If you run just the subquery, commenting out the main query, it is bound to return an error at the position that you have mentioned as the column that is being referred to is not found.

In your last paragraph, you have mentioned that you added a column A2 to table tableB. What you have observed is right. That happens because of the implicit reference phenomenon. If you don't mention the table alias for a column, the database engine looks for the column first in the tables in FROM clause of the subquery. Only if the column is not found there, a reference is made to the tables in main query. If you use the following query, it would still return the same result:

Select * from A aa -- Check the alias
Where A1 IN (
    Select Distinct B1 from B bb
    Where B2 is something
    And aa.A2 is something -- Check the reference
);

Perhaps you can find more information in Korth's book on relational database, but I'm not sure. I have just answered your question based on my observations. I know this happens and why. I just don't know how I can provide you with further references.

0
Airan On

Correlated Subquery:- If the outcome of a subquery is depends on the value of a column of its parent query table then the Sub query is called Correlated Subquery. It is standard behavior, not an error.

It is not necessary that the column on which the correlated query is depended is included in the selected columns list of the parent query.

Select * from A
Where A1 IN (
    Select Distinct B1 from B
    Where B2 is something
    And A2 is something
);

A2 is a column of table A and parent query is on table A. That means A2 can be referenced in subquery. The above query might work slower than the following one.

Select * from A
Where A2 is something And A1 IN (
    Select Distinct B1 from B
    Where B2 is something
);

That is because A2 from parent query is referenced in loop. It depends upon the condition for the data to be fetched. If subquery is something like

Select Distinct B1 from B
Where B2 is A2

we have to reference parent query column. Alternatively, we can use joins.

0
Erwin Brandstetter On

You already have your explanation why correlated subqueries in the WHERE clause can reference all columns from tables in the FROM list.

Aside from that, using a JOIN or an EXISTS semi-join is often substantially faster than correlated subqueries.
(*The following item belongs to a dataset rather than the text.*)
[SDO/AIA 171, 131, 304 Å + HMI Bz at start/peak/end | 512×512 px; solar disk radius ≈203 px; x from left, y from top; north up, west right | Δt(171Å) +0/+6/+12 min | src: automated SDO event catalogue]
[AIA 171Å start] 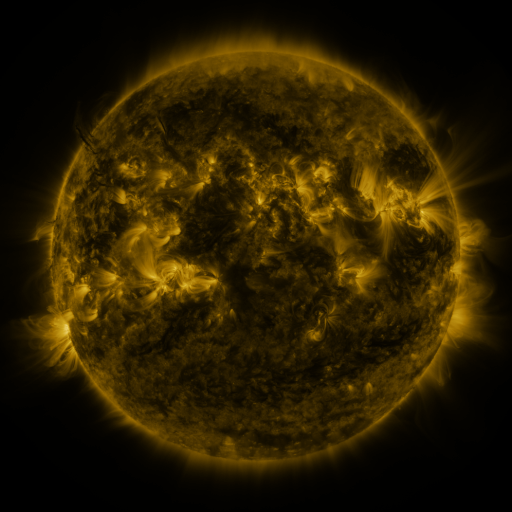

I would rewrite to this 100% equivalent query:

SELECT a.*
FROM   a
JOIN   (
   SELECT DISTINCT b1
   FROM   b
   WHERE  b2 is something
   ) b ON b.b1 = a.a1 
WHERE  a.a2 is something

Or, better yet:

SELECT *
FROM   a
WHERE  EXISTS (
   SELECT 1 
   FROM   b
   WHERE  b.b1 = a.a1 
   AND    b.b2 is something
   )
AND    a.a2 is something;
0
CodeCowboyOrg On

The results are not strange, the subquery CAN referernce the PARENT query. This is called a Correlated SubQuery and is very common. In your example you used the IN operator, but usually to OPTIMIZE a query with the IN operation is to replace IN with the EXISTS operator using a Correlated SubQuery.

To elaborate on Erwin's comment about EXISTS being faster, this is because when you use IN "sometimes" requires the Query to find all the values of the set. Whereas using EXISTS simply requires the First occurrence to be found to satisfy the condition. However it maybe the case that the Query Plan optimizes both to be the same. But using EXISTS explicitly assist the Optimizer in constructing the intended Query Plan faster.